Last year, with the help of more than 600 volunteers, we distributed over 70,000 meals to people in 21 communities, and donated 817,261 pounds of food. As we celebrate our 35th year, we are proud of the recognition we have received for our work in our community. We are ranked as a strategic partner of the Greater Boston Food Bank, we received a Rotary Club Award, a Points of Light Service Enterprise Certification for Volunteer Excellence, and a Guidestar platinum rating for transparency of organization information.

What Can One Person Do?

Margie Goud with son Blake and daughter Joanna in 1989
Open Table at 33 Main Street inMaynard

Igniting the compassionate response of the local community, one person dared to share her ideas with others and sparked the foundations of an organization that has served as a model of neighborly caring for decades.

In 1986, Margie Goud Patterson walked the Crop Walk with her son Blake Goud and learned that in her affluent Concord town people were hungry. She and her friend Robin Tardo wanted to address the issue so the two placed an ad in the local newspaper inviting all citizens to meet and create a solution. The turnout was inspiring and the enthusiasm to create a place where everyone was welcome became a central tenet of Open Table. More than one hundred people attended the first dinner demonstrating a need that many in the community didn’t think existed.

Open Table started by serving dinner in the First Parish Church in Concord, MA. The early founders believed that everyone should be served with dignity and on china. This restaurant or “night out” feeling where each guest is served with respect continues today and provides a needed sense of community. Head cooks vie to create the most popular and nutritious meals, often sharing recipes with the entire community based on guest responses.

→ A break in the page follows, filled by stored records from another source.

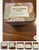 : brand New all clean balm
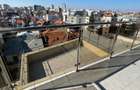 Penthouse Caderea Bastiliei - 2
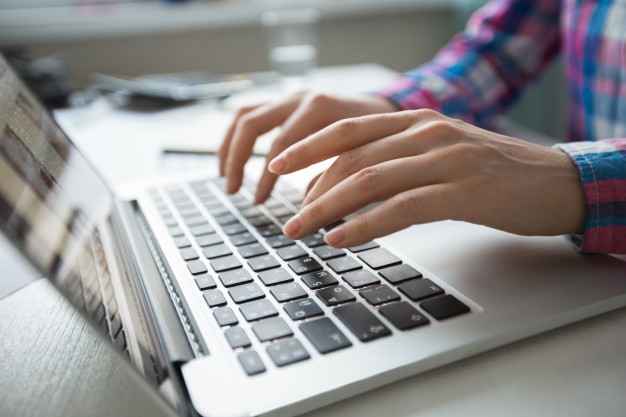 Optimiser la création de son site pour une meilleure position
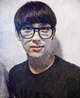 Predebut Yim Siwan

Soon after opening, the need for groceries was apparent and so an ad hoc pantry emerged. Volunteers filled bags with cans of food in the morning and that night were distributed at dinner. Storage became an issue at the church and the off-site Everett Street pantry storage location was established through the help of the Town of Concord. Every Thursday morning volunteers would gather and fill bags to be delivered by local school children to the church in time for distribution.

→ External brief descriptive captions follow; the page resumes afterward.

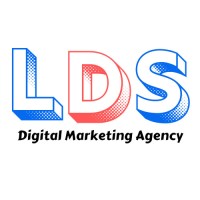 Lucid Digital Solutions logo - Similar company to Branspan
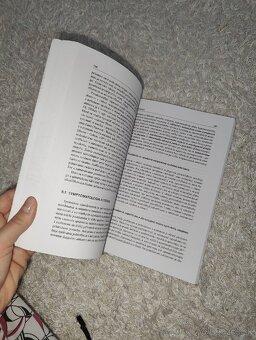 Učebnica Logopédie - 2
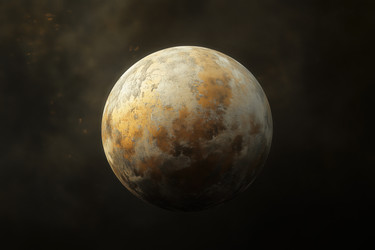 Similar image 22221329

In 2006, a second location providing the same services was established in the Maynard Congregational Church. When the program grew so big that a new location was needed Wellesley Management invited Open Table to use the Dining Hall at Clock Tower Place in Maynard and to rent a pantry location nearby in the building. Since 2010, Open Table has had a permanent pantry site making it possible to offer a grocery store setting with both perishable and non-perishable foods. Refrigeration also made it possible to participate in the offerings of the Greater Boston Food Bank. Open Table volunteers drive weekly to South Boston to bring back over 5000 pounds of food. Open Table is proud to have been named GBFB Strategic Partner, an accolade based on level and quality of service to those in need.

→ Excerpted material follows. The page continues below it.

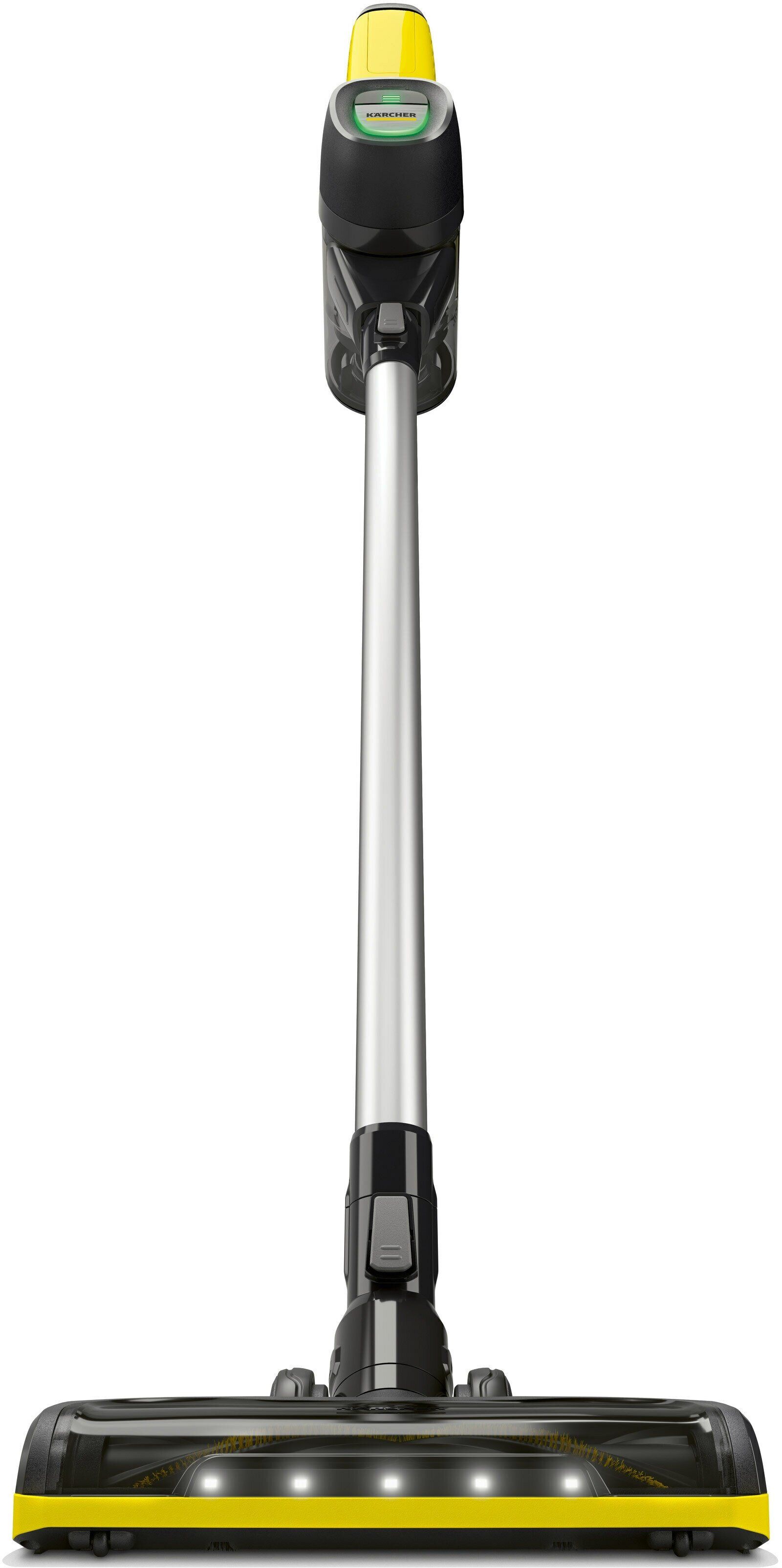 Аккумуляторный пылесос vc 6 cordless premium ourfamily. Vc 6 cordless premium ourfamily. Karcher vc 6 cordless premium. Керхер vc6 вертикальный. Karcher vc 6 cordless premium ourfamily.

In the beginning, Open Table had a board that acted also as an operating team. When the Maynard site was established, a second operating team was formed. Mixing the day to day demands of distributing over 7000 lbs. of food a week and keeping up with the fundraising and planning of the organization became very difficult. In 2009, a twelve-person advisory board was created with the president acting as the liaison between the board and the operating teams. The board provides the over-arching guidance needed for the long term planning of the organization and to assist with fundraising and policy making.

One person can make a really big difference, an estimated 500,000 dinners have been served since Margie launched Open Table and she didn’t stop there.  Margie moved to a small mountain town in Colorado where she helped start another non-profit – The Old Gallery  ( – a Center for Community and The Arts, that includes a community cupboard food bank and a community clothes closet.